The versatility and power of HeLa cells have made them an essential laboratory tool that still continues to offer new clues about the basis of human health and disease. HeLa cell one of the popular cellular model as well as tool for life scientists, who willing to study the mechanism of action of diseases or therapeutically active drug molecules as well as to decipher cell signaling events such as DNA damage repair. Researchers chooses HeLa cell as a tool for multidisciplinary studies due to its immortal cell characteristics, available multi-omics database (genomic, proteomic, and transcriptomic), and easy of to access these databases to design and modify research projects. One of the recent examples of using HeLa cells to study the infectivity of the virus SARS-CoV-2 in humans. Scientists studying COVID-19 using HeLa cells to determine the receptor the virus uses to enter human cells. The coronavirus study got an unprecedented pace, based on the studies rely on HeLa cells.

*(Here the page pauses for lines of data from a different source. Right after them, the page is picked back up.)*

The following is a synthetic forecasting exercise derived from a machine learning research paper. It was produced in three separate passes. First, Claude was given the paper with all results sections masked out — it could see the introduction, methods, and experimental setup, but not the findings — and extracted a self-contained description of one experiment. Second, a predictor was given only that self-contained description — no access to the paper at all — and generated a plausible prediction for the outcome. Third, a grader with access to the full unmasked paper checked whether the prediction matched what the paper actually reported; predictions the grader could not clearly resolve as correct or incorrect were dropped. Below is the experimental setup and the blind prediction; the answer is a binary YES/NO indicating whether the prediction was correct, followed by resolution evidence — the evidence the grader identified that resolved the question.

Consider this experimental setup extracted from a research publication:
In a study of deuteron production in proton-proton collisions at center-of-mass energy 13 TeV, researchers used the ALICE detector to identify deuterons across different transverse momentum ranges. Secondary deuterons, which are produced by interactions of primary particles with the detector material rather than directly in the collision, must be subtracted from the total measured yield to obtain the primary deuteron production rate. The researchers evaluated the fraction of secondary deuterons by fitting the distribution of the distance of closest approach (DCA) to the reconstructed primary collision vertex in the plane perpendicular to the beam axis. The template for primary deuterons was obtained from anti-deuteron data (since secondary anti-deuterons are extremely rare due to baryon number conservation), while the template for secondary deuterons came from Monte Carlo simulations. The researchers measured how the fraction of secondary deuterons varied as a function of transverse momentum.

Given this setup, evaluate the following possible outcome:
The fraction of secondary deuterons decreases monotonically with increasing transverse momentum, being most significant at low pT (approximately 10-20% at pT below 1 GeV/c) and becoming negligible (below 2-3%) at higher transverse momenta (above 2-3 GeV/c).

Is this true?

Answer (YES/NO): NO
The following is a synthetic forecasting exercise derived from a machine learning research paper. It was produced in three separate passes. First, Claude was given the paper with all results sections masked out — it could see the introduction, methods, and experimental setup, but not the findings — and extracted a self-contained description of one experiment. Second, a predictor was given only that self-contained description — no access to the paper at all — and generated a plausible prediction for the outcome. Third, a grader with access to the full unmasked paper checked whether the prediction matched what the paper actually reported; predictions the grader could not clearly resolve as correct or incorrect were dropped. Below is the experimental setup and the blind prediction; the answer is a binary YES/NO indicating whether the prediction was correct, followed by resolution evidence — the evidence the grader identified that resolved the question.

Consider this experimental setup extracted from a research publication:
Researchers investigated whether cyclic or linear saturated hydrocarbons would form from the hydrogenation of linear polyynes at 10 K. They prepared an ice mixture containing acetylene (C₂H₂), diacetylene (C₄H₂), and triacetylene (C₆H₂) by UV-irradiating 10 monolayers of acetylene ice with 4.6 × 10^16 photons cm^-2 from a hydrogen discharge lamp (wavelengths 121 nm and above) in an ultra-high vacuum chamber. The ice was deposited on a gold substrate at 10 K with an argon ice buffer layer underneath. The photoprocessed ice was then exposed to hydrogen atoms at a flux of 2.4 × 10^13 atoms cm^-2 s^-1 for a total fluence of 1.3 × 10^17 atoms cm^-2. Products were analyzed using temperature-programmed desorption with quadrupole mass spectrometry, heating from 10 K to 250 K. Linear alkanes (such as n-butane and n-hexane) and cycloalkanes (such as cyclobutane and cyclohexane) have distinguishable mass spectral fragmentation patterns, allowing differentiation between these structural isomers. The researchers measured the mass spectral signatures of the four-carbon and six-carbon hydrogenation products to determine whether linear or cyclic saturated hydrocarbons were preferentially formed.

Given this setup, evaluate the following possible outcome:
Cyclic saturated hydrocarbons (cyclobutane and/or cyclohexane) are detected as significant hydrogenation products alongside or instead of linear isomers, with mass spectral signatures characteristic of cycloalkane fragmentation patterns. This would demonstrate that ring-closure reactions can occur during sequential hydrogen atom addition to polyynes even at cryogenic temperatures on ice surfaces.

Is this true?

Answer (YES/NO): NO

HeLa cells have evolved into a useful model to study a huge variety of topics. HeLa cells derived from HPV-transformed cervical adenocarcinoma (cancer) cells. They have been used for studies including but by no means limited to those in cancer research. As a tumor model, they have been widely used in studies:
1. Tumor cell migration and invasion
2. Drug development
3. Cell death pathways
CRISPR-Cas systems have formed a revolutionary genome-editing tool, giving a great impetus to the development of life science and our understanding of life. The CRISPR system used for precise genome editing and can generate gene knockout or knock-in genome manipulations through substitution of a target genetic sequence with a desired donor sequence. HeLa cell is an aggressive cervical cancer cell line. Gene editing in HeLa cell line possible to generate single or multiple gene knockouts, correct mutations, or insert reporter transgenes. These genomes edited HeLa cell lines will allow investigators to study cancer research, cancer therapeutics, cell death research, functional genomics, signaling pathways, drug discovery, drug response, and cell therapy. Ubigene developed CRISPR-U™ for gene manipulation of HeLa cell line. Thereby, possible to achieve genome editing in HeLa cells with the utilization of the CRISPR/Cas9 system. Ubigene can customize the gene-editing in eukaryotic HeLa cells as well as can generate various genes modification in animal models.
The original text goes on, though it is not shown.